The study protocol was approved by the Ethics Review Committee of Guangdong Provincial People’s Hospital (KY2023-067-02).

The study population comprised patients with suspected or confirmed COVID-19, close contacts, and high-risk exposed health care workers from 4 centers, including Guangdong Provincial People’s Hospital, Zhujiang Hospital at Southern Medical University, Guangdong Second Provincial General Hospital, and Guangdong University of Finance and Economics, from November 25 to December 8, 2022. Nasal swabs or oropharyngeal swabs were collected for SARS-CoV-2 testing. The flow chart of the study protocol is shown in Figure 1. The characteristics of the 2028 candidates who received the Pluslife SARS-CoV-2 rapid test are shown in Table 1.

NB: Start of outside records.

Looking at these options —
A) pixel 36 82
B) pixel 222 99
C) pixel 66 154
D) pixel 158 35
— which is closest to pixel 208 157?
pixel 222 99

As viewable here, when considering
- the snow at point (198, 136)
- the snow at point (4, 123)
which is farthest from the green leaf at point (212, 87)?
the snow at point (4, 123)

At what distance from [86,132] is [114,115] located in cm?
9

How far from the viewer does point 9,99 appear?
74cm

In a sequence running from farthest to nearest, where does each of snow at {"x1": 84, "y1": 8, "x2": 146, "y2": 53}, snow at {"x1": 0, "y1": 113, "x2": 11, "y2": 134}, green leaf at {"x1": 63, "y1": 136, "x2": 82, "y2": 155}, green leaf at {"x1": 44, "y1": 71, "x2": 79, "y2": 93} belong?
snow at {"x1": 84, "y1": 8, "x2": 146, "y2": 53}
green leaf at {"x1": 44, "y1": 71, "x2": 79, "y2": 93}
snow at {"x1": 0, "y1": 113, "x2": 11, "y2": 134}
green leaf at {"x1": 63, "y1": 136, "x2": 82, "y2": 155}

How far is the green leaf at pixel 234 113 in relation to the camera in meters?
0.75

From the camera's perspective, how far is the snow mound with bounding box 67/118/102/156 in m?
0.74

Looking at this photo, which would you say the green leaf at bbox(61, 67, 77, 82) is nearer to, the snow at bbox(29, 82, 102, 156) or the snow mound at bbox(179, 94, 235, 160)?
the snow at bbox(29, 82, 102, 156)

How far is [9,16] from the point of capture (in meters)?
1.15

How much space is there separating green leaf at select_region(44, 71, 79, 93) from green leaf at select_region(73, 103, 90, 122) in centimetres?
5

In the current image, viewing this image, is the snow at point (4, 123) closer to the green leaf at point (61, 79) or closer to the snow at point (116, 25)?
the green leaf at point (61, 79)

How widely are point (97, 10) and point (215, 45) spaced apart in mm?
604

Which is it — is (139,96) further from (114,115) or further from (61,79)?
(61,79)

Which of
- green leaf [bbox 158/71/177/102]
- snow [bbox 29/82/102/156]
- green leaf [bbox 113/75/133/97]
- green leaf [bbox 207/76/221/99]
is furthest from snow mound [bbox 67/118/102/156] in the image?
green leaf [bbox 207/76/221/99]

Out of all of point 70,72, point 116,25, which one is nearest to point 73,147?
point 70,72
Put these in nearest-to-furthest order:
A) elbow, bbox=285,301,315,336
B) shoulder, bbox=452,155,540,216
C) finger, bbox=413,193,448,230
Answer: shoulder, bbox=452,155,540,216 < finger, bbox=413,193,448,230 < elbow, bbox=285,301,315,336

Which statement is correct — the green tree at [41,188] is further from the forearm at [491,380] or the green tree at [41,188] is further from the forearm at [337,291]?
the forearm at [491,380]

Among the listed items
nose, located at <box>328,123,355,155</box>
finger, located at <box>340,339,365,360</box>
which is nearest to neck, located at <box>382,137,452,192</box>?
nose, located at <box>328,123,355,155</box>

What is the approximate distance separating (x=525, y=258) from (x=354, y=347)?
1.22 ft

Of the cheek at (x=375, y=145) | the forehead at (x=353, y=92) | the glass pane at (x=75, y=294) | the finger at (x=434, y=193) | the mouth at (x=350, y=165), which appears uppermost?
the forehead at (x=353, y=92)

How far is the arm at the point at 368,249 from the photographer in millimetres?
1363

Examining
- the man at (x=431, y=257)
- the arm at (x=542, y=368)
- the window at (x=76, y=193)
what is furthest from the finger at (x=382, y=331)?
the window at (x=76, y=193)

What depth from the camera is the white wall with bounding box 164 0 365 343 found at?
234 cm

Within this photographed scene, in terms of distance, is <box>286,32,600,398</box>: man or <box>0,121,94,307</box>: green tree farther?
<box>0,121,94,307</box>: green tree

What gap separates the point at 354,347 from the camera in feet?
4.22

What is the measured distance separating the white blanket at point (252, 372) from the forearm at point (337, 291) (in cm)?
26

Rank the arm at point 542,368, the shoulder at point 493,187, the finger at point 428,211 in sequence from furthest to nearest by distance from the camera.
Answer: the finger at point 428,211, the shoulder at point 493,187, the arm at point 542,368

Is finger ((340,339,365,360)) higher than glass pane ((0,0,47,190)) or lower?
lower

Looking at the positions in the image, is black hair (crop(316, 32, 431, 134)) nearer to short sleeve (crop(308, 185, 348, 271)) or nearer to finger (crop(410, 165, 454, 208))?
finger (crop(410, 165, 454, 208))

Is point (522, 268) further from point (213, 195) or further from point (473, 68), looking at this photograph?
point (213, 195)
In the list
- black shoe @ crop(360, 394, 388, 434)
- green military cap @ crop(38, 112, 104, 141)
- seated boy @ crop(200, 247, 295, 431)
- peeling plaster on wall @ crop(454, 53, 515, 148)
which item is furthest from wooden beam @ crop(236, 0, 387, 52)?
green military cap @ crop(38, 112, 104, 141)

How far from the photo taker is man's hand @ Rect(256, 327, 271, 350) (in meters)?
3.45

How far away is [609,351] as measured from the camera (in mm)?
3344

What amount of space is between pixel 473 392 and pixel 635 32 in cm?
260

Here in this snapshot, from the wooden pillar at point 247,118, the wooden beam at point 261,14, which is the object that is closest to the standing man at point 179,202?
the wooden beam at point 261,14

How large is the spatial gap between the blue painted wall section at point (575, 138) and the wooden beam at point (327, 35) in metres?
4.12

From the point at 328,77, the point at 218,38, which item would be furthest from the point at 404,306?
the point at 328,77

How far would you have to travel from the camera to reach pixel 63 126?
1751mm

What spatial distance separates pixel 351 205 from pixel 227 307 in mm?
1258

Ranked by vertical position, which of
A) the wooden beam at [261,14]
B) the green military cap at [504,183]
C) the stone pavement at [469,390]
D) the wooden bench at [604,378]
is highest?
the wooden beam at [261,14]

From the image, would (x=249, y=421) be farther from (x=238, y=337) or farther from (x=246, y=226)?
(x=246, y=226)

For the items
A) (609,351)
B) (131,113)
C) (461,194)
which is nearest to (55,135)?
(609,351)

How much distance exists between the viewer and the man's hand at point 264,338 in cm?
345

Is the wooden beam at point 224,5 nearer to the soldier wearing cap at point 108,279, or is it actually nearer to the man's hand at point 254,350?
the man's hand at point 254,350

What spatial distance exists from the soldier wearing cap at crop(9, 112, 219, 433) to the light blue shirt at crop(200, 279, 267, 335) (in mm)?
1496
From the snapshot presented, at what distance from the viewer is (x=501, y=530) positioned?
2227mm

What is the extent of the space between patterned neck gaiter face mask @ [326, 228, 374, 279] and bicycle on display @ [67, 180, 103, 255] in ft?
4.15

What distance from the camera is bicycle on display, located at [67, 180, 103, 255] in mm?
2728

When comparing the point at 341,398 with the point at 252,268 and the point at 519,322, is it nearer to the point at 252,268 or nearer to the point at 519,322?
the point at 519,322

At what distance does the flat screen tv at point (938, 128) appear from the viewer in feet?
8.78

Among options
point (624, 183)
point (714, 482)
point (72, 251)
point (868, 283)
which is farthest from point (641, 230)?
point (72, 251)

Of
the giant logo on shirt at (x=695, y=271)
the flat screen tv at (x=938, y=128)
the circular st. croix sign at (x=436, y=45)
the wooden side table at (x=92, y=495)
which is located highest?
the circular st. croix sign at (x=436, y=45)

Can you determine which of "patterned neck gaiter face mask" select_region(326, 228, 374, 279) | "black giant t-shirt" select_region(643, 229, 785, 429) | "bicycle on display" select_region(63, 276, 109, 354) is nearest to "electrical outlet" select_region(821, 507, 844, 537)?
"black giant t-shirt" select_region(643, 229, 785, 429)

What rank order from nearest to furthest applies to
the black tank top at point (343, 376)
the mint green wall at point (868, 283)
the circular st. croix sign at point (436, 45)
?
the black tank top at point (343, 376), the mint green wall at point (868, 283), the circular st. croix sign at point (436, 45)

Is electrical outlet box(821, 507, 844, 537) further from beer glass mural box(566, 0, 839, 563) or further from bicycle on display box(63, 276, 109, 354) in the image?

Viral RNA was extracted from oropharyngeal swabs using the liquid proteinase K magnetic bead method. The BioGerm 2019-nCoV assay (BioGerm) was used to detect SARS-CoV-2 RNA with SARS-CoV-2 RNA-dependent RNA polymerase and nucleocapsid genes according to the product instructions. Briefly, 12 μL of the RT-qPCR mixture, 4 μL of the RT-qPCR enzyme mixture, and 4 μL of the ORFlab/N reaction mixture were combined into a 20 µL master mix for each sample well. The master mix was pipetted into each well of a 96-well optical reaction plate. Then, 5 μL each of specimen nucleic acid, positive control, and negative control were added to the master mix. The tubes were closed securely and centrifuged briefly. Amplification was performed with a fluorescent qPCR instrument for 1 cycle at 50 °C for 10 minutes and 95 °C for 5 minutes, followed by 45 cycles at 95 °C for 10 seconds and 55 °C for 40 seconds. The results of the assay were evaluated with a cycling threshold value, where a value <40 for both target genes was defined as a positive result.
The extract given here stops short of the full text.